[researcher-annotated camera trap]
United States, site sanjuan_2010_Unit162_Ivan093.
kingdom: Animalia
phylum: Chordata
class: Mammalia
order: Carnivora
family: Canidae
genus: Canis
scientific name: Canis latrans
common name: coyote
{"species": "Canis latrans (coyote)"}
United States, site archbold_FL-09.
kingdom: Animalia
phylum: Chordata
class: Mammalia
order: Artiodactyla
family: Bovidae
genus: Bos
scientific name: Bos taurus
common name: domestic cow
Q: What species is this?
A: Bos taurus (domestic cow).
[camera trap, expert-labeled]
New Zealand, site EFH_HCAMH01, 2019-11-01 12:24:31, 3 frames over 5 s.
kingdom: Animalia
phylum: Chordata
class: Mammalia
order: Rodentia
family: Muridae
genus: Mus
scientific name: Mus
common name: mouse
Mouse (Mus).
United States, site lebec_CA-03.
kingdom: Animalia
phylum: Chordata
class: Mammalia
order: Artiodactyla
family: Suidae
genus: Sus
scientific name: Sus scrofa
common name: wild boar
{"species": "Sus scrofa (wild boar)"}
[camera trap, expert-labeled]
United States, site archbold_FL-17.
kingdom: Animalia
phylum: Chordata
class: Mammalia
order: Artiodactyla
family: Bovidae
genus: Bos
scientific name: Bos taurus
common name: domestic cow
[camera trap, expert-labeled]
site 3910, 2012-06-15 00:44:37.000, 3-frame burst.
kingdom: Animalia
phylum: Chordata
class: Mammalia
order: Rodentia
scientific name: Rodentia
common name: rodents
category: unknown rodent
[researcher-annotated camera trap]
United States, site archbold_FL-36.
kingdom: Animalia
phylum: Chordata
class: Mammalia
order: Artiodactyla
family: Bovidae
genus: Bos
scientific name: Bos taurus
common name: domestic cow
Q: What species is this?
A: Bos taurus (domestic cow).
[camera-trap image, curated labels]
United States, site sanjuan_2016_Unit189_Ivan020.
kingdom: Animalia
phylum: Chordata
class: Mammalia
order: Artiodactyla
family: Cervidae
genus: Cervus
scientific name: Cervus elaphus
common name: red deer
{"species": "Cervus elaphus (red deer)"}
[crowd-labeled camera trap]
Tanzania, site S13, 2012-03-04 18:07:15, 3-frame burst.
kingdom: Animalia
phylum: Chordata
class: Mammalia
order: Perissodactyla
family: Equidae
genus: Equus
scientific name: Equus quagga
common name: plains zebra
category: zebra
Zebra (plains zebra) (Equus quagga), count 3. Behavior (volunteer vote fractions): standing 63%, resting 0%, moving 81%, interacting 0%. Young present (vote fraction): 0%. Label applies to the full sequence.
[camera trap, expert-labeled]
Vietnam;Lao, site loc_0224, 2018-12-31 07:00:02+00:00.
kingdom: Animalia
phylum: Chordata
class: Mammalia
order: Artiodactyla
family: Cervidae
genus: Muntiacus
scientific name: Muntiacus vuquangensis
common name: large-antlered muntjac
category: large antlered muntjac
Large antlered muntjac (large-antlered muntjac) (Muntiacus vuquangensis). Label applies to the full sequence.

────────────────────────────────────────

__WHAT NEEDS TO BE DONE__
Give back each entry so that it matches the original word for word.

__TASK SOLUTION__
[researcher-annotated camera trap]
United States, site sanjuan_2010_Unit162_Ivan093.
kingdom: Animalia
phylum: Chordata
class: Mammalia
order: Carnivora
family: Canidae
genus: Canis
scientific name: Canis latrans
common name: coyote
{"species": "Canis latrans (coyote)"}
United States, site archbold_FL-09.
kingdom: Animalia
phylum: Chordata
class: Mammalia
order: Artiodactyla
family: Bovidae
genus: Bos
scientific name: Bos taurus
common name: domestic cow
Q: What species is this?
A: Bos taurus (domestic cow).
[camera trap, expert-labeled]
New Zealand, site EFH_HCAMH01, 2019-11-01 12:24:31, 3 frames over 5 s.
kingdom: Animalia
phylum: Chordata
class: Mammalia
order: Rodentia
family: Muridae
genus: Mus
scientific name: Mus
common name: mouse
Mouse (Mus).
United States, site lebec_CA-03.
kingdom: Animalia
phylum: Chordata
class: Mammalia
order: Artiodactyla
family: Suidae
genus: Sus
scientific name: Sus scrofa
common name: wild boar
{"species": "Sus scrofa (wild boar)"}
[camera trap, expert-labeled]
United States, site archbold_FL-17.
kingdom: Animalia
phylum: Chordata
class: Mammalia
order: Artiodactyla
family: Bovidae
genus: Bos
scientific name: Bos taurus
common name: domestic cow
[camera trap, expert-labeled]
site 3910, 2012-06-15 00:44:37.000, 3-frame burst.
kingdom: Animalia
phylum: Chordata
class: Mammalia
order: Rodentia
scientific name: Rodentia
common name: rodents
category: unknown rodent
[researcher-annotated camera trap]
United States, site archbold_FL-36.
kingdom: Animalia
phylum: Chordata
class: Mammalia
order: Artiodactyla
family: Bovidae
genus: Bos
scientific name: Bos taurus
common name: domestic cow
Q: What species is this?
A: Bos taurus (domestic cow).
[camera-trap image, curated labels]
United States, site sanjuan_2016_Unit189_Ivan020.
kingdom: Animalia
phylum: Chordata
class: Mammalia
order: Artiodactyla
family: Cervidae
genus: Cervus
scientific name: Cervus elaphus
common name: red deer
{"species": "Cervus elaphus (red deer)"}
[crowd-labeled camera trap]
Tanzania, site S13, 2012-03-04 18:07:15, 3-frame burst.
kingdom: Animalia
phylum: Chordata
class: Mammalia
order: Perissodactyla
family: Equidae
genus: Equus
scientific name: Equus quagga
common name: plains zebra
category: zebra
Zebra (plains zebra) (Equus quagga), count 3. Behavior (volunteer vote fractions): standing 63%, resting 0%, moving 81%, interacting 0%. Young present (vote fraction): 0%. Label applies to the full sequence.
[camera trap, expert-labeled]
Vietnam;Lao, site loc_0224, 2018-12-31 07:00:02+00:00.
kingdom: Animalia
phylum: Chordata
class: Mammalia
order: Artiodactyla
family: Cervidae
genus: Muntiacus
scientific name: Muntiacus vuquangensis
common name: large-antlered muntjac
category: large antlered muntjac
Large antlered muntjac (large-antlered muntjac) (Muntiacus vuquangensis). Label applies to the full sequence.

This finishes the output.